Found yourself in quick need to extract text from an image in Discord? Meet Jet, a discord bot that aims to extract text from any image attachment you feed it!
Powered by Python-tesseract
See blog post here: Jet - OCR Funsies on Discord
The purpose of this project is to create a discord bot where as a user, I would type a command along with an attachment that has text and in return, the bot would return the user the text within the image through optical character recognition (OCR).
During the years of 2022, I became quite interested in Japanese culture and the likes through games (ex. gacha games) and media (variety shows).
This interest led me to taking an interest in picking up Japanese as a language to learn. However, one problem arises during my own self-studies:
If I wanted to learn Japanese, I would need to learn the Japanese characters and invest time into learning the various kanji that represent the fundamentals of the Japanese language, but I don't exactly have a Japanese keyboard nor know the characters in the first place. How would I be able grab each individual (or set of) Japanese kanji in the first place?
Gaki No Tsukai 2012 - Kiki Mizu Yokan episode
Through my development journey, I came across the concept of OCR and how it works. This gave me the idea where if I were to utilize the power of OCR to grab text from images that I provide, I would be able to easily retrieve various kanji to use them for my self-studies.
Python version: 3.8.10
- Clone this repository
- Using Python, install the necessary packages within
requirements.txt
Example:
pip install -r requirements.txt
- Within the root project folder, create a
.env
file. This will store your Discord token. Your directory should look something like this:
OCR-BOT/
├── tests/
├── image_util.py
├── main.py
├── ocr_reader.py
├── .env <--- your newly created .env file!
└── ...
- Inside your
.env
file, add your Discord token with the following:
DISCORD_TOKEN='YOUR TOKEN HERE'
- Run
main.py
and you should be good to go!
Example:
python main.py
While online, the bot will listen to the $text
command. This command must include an image attachment that is meant to read. If successful, the bot will respond a message to confirm the attachment.

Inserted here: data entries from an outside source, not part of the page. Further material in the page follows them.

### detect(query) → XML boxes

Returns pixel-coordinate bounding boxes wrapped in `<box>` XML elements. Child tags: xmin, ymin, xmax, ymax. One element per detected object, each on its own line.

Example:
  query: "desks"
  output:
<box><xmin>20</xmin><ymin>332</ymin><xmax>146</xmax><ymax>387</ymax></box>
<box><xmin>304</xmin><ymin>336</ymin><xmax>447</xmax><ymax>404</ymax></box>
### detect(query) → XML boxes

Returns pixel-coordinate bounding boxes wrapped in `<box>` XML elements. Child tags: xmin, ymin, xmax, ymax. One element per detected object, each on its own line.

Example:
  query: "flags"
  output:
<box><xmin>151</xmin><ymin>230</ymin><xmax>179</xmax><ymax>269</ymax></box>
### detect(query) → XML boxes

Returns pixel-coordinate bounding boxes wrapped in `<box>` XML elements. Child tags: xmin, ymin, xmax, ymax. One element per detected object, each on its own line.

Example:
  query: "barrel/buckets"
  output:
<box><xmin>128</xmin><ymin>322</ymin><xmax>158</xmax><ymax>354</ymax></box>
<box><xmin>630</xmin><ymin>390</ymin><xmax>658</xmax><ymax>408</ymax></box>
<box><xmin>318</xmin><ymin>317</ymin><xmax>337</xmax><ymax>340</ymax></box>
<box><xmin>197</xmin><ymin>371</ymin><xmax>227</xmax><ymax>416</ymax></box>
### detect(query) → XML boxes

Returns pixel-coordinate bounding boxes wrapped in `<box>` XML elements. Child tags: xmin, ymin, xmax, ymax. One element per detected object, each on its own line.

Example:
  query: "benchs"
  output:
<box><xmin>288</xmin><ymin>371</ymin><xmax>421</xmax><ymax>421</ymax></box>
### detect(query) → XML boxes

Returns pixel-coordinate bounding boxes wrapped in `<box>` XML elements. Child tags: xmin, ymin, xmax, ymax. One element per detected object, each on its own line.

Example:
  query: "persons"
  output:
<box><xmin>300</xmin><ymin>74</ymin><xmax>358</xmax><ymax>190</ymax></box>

When the attachment is read, Pytesseract's image_to_osd()
function is called to collect information about the attachment. This information includes:
- Page Orientation (Degrees)
- Page Rotation
- Script/Language detection
Pytesseract's image_to_string()
function is then called utilizing the detected language.
- If an image that contains English is detected, then
Latin
(English) will be passed to theimage_to_string()

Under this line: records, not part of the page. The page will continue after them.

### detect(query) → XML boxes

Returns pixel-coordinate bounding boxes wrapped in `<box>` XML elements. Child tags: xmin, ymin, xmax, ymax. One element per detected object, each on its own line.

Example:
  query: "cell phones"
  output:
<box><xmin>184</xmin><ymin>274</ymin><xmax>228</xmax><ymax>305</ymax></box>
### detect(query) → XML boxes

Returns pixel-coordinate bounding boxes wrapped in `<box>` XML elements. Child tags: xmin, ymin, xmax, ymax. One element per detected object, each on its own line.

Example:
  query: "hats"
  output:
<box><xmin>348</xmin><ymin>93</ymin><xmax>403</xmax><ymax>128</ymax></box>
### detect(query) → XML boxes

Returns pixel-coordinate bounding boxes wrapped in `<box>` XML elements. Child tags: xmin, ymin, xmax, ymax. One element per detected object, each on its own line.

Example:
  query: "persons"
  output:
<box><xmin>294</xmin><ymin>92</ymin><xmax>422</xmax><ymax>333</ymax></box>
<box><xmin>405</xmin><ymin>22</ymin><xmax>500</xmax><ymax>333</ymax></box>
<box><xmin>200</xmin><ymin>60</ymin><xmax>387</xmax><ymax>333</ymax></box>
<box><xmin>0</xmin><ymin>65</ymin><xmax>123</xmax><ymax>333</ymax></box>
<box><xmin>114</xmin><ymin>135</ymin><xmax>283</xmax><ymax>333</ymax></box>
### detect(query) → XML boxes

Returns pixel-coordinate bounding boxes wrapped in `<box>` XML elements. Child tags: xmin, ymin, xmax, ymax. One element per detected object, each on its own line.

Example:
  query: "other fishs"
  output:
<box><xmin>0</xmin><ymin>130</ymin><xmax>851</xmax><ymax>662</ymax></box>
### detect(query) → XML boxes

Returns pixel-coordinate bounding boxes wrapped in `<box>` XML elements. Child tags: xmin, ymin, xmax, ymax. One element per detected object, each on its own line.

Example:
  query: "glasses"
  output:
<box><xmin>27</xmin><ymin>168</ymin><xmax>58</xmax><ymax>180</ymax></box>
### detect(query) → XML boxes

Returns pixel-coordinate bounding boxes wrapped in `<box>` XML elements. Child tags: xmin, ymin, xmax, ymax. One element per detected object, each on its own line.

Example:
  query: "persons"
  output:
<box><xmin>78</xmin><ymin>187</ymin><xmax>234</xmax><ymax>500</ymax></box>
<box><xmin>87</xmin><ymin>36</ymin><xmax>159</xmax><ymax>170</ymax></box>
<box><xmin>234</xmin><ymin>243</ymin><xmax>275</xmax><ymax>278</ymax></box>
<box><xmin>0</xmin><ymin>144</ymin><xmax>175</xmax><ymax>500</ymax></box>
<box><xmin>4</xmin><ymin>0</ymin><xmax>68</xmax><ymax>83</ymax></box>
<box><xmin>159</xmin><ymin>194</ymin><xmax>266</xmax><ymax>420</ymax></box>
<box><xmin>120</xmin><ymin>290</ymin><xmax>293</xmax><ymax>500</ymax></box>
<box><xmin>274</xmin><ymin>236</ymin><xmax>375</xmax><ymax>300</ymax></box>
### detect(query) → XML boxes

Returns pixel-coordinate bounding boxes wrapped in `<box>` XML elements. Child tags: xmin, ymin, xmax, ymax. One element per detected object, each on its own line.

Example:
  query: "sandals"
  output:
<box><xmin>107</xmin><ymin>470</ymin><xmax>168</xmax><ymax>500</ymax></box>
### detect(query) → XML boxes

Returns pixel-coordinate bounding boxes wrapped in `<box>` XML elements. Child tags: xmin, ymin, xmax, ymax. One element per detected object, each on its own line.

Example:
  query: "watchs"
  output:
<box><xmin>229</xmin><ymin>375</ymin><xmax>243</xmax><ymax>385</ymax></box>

function as the primary language - If an image that contains Japanese is detected, then
Japanese
orKatakana
will be passed to theimage_to_string()
function instead
Once the text has been returned, the bot edits their confirmation message and replace it with the acquired text.
Note: Images are parse as-is without any preprocessing (OpenCV). Expect inaccurate outputs.
All commands are prepended with the $
symbol.
-
$text
- Extracts text from an image while providing accuracy on how well the extraction performed. -
$text jpn
- this command can be used for better accuracy for images that contain Japanese text if the automatic language is inaccurate.
At the end of the day, this is simply a hobby project that I made for myself and a couple of other friends within my Discord circle of friends that can make use of it.
Although I am quite interested in OCR and it's ability, I have little knowledge of the matter.
Jet will throw wacky outputs if users feed images that contain verbose backgrounds or include different symbols/icons (that isn't just text).
Even though the bot isn't perfect, it suit my use cases completely.
Nothing concretely planned to be fixed here, however here are some issues that arose from usage:
- Detected languages from
image_to_osd()
can be quite inaccurate.Hebrew
orHan
can be detected from attaching an image with JapaneseCyrillic
can sometimes be detected from attaching an image with English
- Inaccurate results despite having little background noise.